1 Million Downloads of shisa-gamma-7b-v1!

japanese
llm
shisa
Author

Leonard Lin

Published

March 21, 2025

1 Million Downloads of shisa-gamma-7b-v1!

Exactly, one year ago, Sakana AI first published Evolving New Foundation Models: Unleashing the Power of Automating Model Development, which used our shisa-gamma-7b-v1 as the Japanese model backbone for all their evolutionary model merges. Their paper was accepted and published in Nature Machine Intelligence this January. Congrats!

Both the original and follow-on work drove a significant number of downloads for shisa-gamma-7b-v1, and being the top-ranked open model on Weights and Biases’ Japanese Nejumi LLM Leaderboard for most of last year didn’t hurt its popularity either.

While it’s not quite 1 billion, recently I was taking a look at our HF stats and was suprised to see that it had actually exceeded 1 million downloads!

Is this the most downloaded Japanese open model?

Now of course, most of these downloads were likely automated, but still, even now, there continues to be a large number of monthly downloads. It’s been amazing, but also a little alarming to see such consistent high interest, especially as many stronger models have been published.

Of course, I wouldn’t suggest that you stop using shisa-gamma-7b-v1 without offering one of our own new models as an alternative!

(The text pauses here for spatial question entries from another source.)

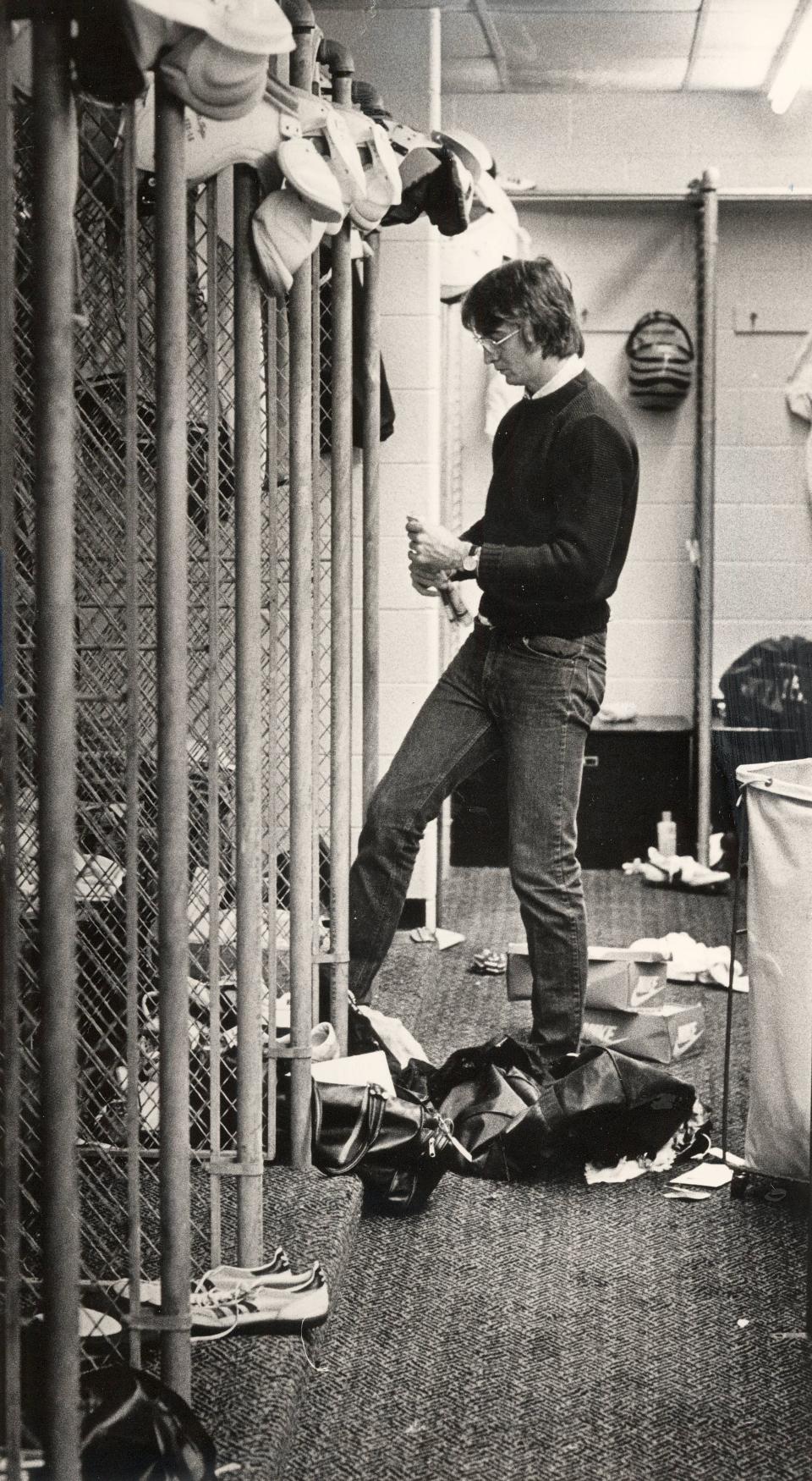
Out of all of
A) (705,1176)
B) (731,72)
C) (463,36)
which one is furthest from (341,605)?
(731,72)

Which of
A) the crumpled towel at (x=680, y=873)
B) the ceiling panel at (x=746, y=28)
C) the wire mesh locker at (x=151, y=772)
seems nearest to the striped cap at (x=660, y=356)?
the ceiling panel at (x=746, y=28)

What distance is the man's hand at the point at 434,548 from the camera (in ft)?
10.4

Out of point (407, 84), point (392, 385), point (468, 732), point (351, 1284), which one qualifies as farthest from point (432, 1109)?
point (407, 84)

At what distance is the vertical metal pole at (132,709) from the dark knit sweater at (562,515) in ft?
4.31

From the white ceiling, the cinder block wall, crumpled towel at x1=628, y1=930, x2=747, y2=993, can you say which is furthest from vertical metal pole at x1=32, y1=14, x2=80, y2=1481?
the cinder block wall

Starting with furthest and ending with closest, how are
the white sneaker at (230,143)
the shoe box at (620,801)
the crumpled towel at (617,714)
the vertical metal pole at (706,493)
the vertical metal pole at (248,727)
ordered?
1. the crumpled towel at (617,714)
2. the shoe box at (620,801)
3. the vertical metal pole at (706,493)
4. the vertical metal pole at (248,727)
5. the white sneaker at (230,143)

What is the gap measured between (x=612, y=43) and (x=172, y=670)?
4186mm

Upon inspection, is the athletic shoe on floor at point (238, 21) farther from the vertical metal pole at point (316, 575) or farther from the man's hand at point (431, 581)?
the man's hand at point (431, 581)

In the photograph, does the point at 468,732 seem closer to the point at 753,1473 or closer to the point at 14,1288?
the point at 753,1473

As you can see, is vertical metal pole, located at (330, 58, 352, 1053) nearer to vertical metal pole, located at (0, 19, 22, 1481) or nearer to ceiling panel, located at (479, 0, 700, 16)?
vertical metal pole, located at (0, 19, 22, 1481)

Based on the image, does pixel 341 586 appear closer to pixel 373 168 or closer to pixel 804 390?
pixel 373 168

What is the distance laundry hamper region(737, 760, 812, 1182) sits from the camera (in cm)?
245

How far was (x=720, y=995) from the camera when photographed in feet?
13.2

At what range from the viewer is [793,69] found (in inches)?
195
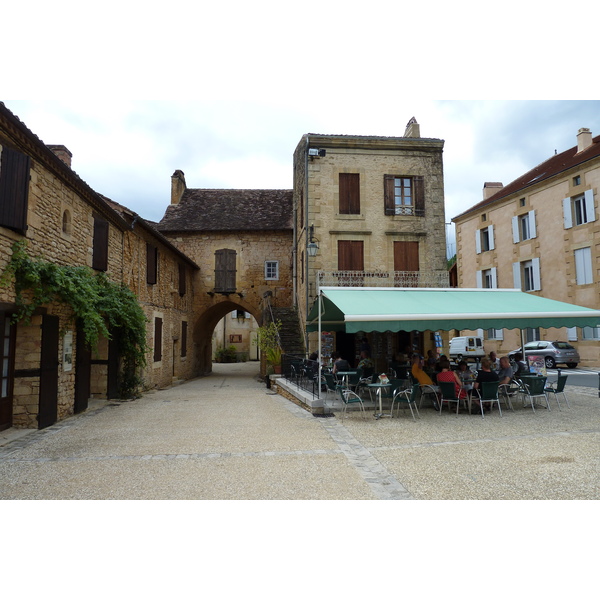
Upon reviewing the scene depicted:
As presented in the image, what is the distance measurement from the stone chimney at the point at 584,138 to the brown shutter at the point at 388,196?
10256 millimetres

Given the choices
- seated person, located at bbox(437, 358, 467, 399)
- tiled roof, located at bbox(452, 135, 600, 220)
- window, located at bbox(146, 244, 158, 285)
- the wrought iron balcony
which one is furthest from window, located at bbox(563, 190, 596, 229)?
window, located at bbox(146, 244, 158, 285)

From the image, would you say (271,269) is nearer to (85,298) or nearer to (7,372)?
(85,298)

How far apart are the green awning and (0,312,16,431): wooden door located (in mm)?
5350

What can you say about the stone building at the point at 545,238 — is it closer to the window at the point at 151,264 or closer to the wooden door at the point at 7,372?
the window at the point at 151,264

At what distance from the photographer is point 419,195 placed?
1565cm

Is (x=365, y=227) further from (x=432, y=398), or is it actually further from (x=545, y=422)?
(x=545, y=422)

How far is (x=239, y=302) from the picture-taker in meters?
19.7

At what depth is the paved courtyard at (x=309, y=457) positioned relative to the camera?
4207 millimetres

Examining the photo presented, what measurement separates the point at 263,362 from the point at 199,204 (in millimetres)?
8056

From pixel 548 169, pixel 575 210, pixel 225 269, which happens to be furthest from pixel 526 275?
pixel 225 269

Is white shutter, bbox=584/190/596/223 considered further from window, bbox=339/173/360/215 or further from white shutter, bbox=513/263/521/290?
window, bbox=339/173/360/215

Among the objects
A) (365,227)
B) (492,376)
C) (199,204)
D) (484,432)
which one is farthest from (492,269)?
(484,432)

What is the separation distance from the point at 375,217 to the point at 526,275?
988 cm

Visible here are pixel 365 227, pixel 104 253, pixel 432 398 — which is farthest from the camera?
pixel 365 227
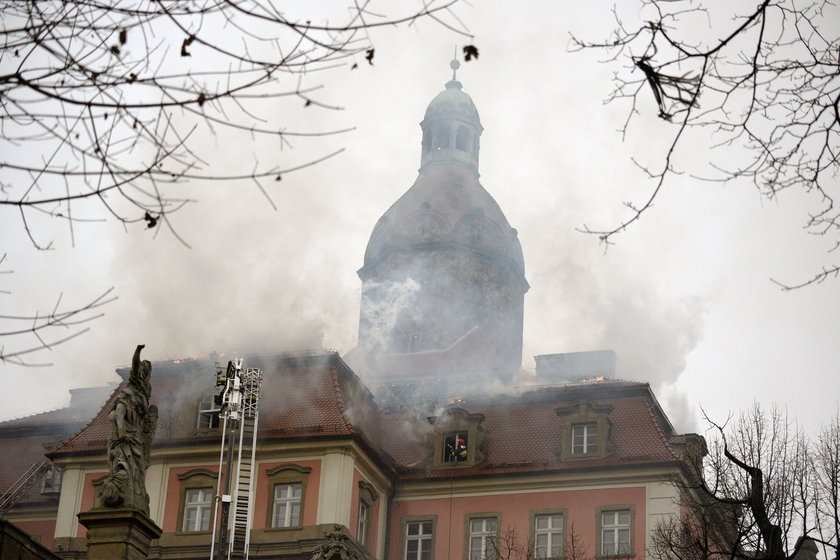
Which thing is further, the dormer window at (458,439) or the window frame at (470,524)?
the dormer window at (458,439)

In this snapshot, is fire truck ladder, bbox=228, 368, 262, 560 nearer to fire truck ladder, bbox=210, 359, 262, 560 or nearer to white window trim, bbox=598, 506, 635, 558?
fire truck ladder, bbox=210, 359, 262, 560

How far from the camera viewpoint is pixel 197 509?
40.4m

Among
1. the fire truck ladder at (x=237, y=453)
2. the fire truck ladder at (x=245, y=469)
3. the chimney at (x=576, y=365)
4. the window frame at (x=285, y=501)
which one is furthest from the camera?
the chimney at (x=576, y=365)

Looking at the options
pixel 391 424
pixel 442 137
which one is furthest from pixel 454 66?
pixel 391 424

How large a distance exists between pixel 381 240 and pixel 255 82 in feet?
172

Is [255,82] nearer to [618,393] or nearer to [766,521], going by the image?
[766,521]

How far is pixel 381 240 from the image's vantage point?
204ft

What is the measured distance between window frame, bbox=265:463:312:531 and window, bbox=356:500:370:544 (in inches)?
67.7

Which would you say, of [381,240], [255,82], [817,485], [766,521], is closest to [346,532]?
[817,485]

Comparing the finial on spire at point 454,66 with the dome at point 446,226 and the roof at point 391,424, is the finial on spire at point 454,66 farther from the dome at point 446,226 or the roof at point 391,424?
the roof at point 391,424

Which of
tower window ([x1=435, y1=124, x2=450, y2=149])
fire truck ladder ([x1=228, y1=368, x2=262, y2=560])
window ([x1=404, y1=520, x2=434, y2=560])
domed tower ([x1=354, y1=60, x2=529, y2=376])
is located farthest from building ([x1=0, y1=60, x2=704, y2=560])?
tower window ([x1=435, y1=124, x2=450, y2=149])

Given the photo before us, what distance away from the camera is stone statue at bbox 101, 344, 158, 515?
70.2 ft

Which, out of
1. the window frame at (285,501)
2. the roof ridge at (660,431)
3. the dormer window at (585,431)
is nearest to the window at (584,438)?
the dormer window at (585,431)

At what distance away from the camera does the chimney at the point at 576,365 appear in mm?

Take a peek at what we’ve been cooking up with shisa-ai/shisa-v2-llama3.1-8b-preview

It is our strongest model yet, beating not only all previous 7-8B class models, but even the Llama 3 70B tune we released last year:

Release Date Model Name Overall Avg JA Avg EN Avg Shaberi Avg shisa-jp-ifeval llm-jp-eval shisa-jp-rp-bench
2025-03 shisa-ai/shisa-v2-llama3.1-8b-preview 62.46 70.35 54.58 7.18 0.19 0.56 4.67
2024-05 shisa-ai/shisa-v1-llama3-70b 60.70 68.45 52.95 6.82 0.24 0.56 4.51
2024-05 shisa-ai/shisa-v1-llama3-8b 50.09 57.37 42.80 6.30 0.09 0.23 4.26
2023-12 augmxnt/shisa-gamma-7b-v1 37.37 53.94 20.80 5.49 0.13 0.52 3.22
2023-12 augmxnt/shisa-7b-v1 29.04 36.92 21.17 3.51 0.15 0.46 1.82

Keep in mind, this is still very much a WIP (ablation-92, to be exact) and there’s plenty of juice left to squeeze. We have more data, more tuning techniques, and more evals before we release our official shisa-v2 models. Still, if you’re looking for more efficient tokenization, a larger context window, and an overall significantly more capable model with class-leading creative writing, multi-turn conversation, and instruction following, why not give the new shisa-v2-llama3.1-8b-preview a download?

We all stand on the shoulders of others, and the shisa-gamma-7b-v1 model is no exception. It literally wouldn’t have been possible to make what we did without the contributions of the research and open-source AI community. Special thanks to the teams at Mistral for open sourcing the Mistral 7B base model, Stability AI Japan for the Japanese StableLM Base Gamma 7B continued pre-train, and Jon Durbin for his work not just on co-training the original Shisa V1 models, but also for his work on airoboros, one of the OG synthetic data tools that helped us on our path.

Of course, we’re also grateful for the continued support of the Japanese and open-source AI communities. We’re still just getting started, so watch this space for more to come soon.